Brief
The entries shown below are to be printed in full, unaltered.

(Collected data entries)

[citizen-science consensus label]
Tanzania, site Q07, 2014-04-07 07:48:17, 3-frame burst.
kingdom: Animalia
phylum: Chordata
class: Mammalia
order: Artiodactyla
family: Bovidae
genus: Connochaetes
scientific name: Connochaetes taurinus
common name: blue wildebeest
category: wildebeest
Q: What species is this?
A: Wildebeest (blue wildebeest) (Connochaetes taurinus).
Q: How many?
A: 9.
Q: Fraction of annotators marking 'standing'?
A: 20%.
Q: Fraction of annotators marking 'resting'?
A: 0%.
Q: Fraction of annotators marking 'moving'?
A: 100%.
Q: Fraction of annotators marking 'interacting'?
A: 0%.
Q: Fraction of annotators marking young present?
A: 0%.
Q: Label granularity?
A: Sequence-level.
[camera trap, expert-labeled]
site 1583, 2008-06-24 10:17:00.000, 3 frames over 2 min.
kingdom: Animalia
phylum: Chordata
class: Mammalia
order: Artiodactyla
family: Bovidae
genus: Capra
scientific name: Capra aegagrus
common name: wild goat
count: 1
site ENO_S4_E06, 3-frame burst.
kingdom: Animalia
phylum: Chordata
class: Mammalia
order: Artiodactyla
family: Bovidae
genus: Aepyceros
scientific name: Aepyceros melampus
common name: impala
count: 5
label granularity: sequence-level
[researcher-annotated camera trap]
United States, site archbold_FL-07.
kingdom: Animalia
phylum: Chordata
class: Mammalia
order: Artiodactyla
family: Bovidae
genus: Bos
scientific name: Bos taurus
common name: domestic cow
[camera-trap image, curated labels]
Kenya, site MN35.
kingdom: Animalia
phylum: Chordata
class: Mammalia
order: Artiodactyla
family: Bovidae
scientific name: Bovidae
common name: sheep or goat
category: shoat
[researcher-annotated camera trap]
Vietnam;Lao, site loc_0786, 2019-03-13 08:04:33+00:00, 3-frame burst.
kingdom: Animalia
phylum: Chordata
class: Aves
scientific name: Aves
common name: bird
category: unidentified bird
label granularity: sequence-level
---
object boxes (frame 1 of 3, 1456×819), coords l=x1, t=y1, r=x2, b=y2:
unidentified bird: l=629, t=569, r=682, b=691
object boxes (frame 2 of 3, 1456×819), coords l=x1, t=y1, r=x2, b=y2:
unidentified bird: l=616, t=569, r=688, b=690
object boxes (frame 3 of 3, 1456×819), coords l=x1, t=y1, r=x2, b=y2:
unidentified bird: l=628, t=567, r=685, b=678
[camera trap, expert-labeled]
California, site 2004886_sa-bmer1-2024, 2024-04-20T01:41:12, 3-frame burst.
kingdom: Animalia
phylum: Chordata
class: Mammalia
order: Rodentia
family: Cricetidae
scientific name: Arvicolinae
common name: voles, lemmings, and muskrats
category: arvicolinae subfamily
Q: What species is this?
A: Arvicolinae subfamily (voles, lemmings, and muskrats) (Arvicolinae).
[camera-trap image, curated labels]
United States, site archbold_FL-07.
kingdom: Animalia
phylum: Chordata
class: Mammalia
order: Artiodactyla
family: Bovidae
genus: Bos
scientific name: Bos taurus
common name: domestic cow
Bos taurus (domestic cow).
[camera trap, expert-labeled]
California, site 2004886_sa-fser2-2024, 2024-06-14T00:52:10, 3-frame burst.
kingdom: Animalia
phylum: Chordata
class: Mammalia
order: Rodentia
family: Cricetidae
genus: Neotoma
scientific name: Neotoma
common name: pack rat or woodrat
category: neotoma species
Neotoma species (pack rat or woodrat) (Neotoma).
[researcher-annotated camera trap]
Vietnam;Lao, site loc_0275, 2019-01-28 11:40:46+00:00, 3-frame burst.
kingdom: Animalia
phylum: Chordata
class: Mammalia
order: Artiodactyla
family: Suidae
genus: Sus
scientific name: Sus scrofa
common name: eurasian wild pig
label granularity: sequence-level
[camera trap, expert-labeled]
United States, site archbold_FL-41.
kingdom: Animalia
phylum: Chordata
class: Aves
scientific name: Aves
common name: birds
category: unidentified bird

Answer to the problem
[citizen-science consensus label]
Tanzania, site Q07, 2014-04-07 07:48:17, 3-frame burst.
kingdom: Animalia
phylum: Chordata
class: Mammalia
order: Artiodactyla
family: Bovidae
genus: Connochaetes
scientific name: Connochaetes taurinus
common name: blue wildebeest
category: wildebeest
Q: What species is this?
A: Wildebeest (blue wildebeest) (Connochaetes taurinus).
Q: How many?
A: 9.
Q: Fraction of annotators marking 'standing'?
A: 20%.
Q: Fraction of annotators marking 'resting'?
A: 0%.
Q: Fraction of annotators marking 'moving'?
A: 100%.
Q: Fraction of annotators marking 'interacting'?
A: 0%.
Q: Fraction of annotators marking young present?
A: 0%.
Q: Label granularity?
A: Sequence-level.
[camera trap, expert-labeled]
site 1583, 2008-06-24 10:17:00.000, 3 frames over 2 min.
kingdom: Animalia
phylum: Chordata
class: Mammalia
order: Artiodactyla
family: Bovidae
genus: Capra
scientific name: Capra aegagrus
common name: wild goat
count: 1
site ENO_S4_E06, 3-frame burst.
kingdom: Animalia
phylum: Chordata
class: Mammalia
order: Artiodactyla
family: Bovidae
genus: Aepyceros
scientific name: Aepyceros melampus
common name: impala
count: 5
label granularity: sequence-level
[researcher-annotated camera trap]
United States, site archbold_FL-07.
kingdom: Animalia
phylum: Chordata
class: Mammalia
order: Artiodactyla
family: Bovidae
genus: Bos
scientific name: Bos taurus
common name: domestic cow
[camera-trap image, curated labels]
Kenya, site MN35.
kingdom: Animalia
phylum: Chordata
class: Mammalia
order: Artiodactyla
family: Bovidae
scientific name: Bovidae
common name: sheep or goat
category: shoat
[researcher-annotated camera trap]
Vietnam;Lao, site loc_0786, 2019-03-13 08:04:33+00:00, 3-frame burst.
kingdom: Animalia
phylum: Chordata
class: Aves
scientific name: Aves
common name: bird
category: unidentified bird
label granularity: sequence-level
---
object boxes (frame 1 of 3, 1456×819), coords l=x1, t=y1, r=x2, b=y2:
unidentified bird: l=629, t=569, r=682, b=691
object boxes (frame 2 of 3, 1456×819), coords l=x1, t=y1, r=x2, b=y2:
unidentified bird: l=616, t=569, r=688, b=690
object boxes (frame 3 of 3, 1456×819), coords l=x1, t=y1, r=x2, b=y2:
unidentified bird: l=628, t=567, r=685, b=678
[camera trap, expert-labeled]
California, site 2004886_sa-bmer1-2024, 2024-04-20T01:41:12, 3-frame burst.
kingdom: Animalia
phylum: Chordata
class: Mammalia
order: Rodentia
family: Cricetidae
scientific name: Arvicolinae
common name: voles, lemmings, and muskrats
category: arvicolinae subfamily
Q: What species is this?
A: Arvicolinae subfamily (voles, lemmings, and muskrats) (Arvicolinae).
[camera-trap image, curated labels]
United States, site archbold_FL-07.
kingdom: Animalia
phylum: Chordata
class: Mammalia
order: Artiodactyla
family: Bovidae
genus: Bos
scientific name: Bos taurus
common name: domestic cow
Bos taurus (domestic cow).
[camera trap, expert-labeled]
California, site 2004886_sa-fser2-2024, 2024-06-14T00:52:10, 3-frame burst.
kingdom: Animalia
phylum: Chordata
class: Mammalia
order: Rodentia
family: Cricetidae
genus: Neotoma
scientific name: Neotoma
common name: pack rat or woodrat
category: neotoma species
Neotoma species (pack rat or woodrat) (Neotoma).
[researcher-annotated camera trap]
Vietnam;Lao, site loc_0275, 2019-01-28 11:40:46+00:00, 3-frame burst.
kingdom: Animalia
phylum: Chordata
class: Mammalia
order: Artiodactyla
family: Suidae
genus: Sus
scientific name: Sus scrofa
common name: eurasian wild pig
label granularity: sequence-level
[camera trap, expert-labeled]
United States, site archbold_FL-41.
kingdom: Animalia
phylum: Chordata
class: Aves
scientific name: Aves
common name: birds
category: unidentified bird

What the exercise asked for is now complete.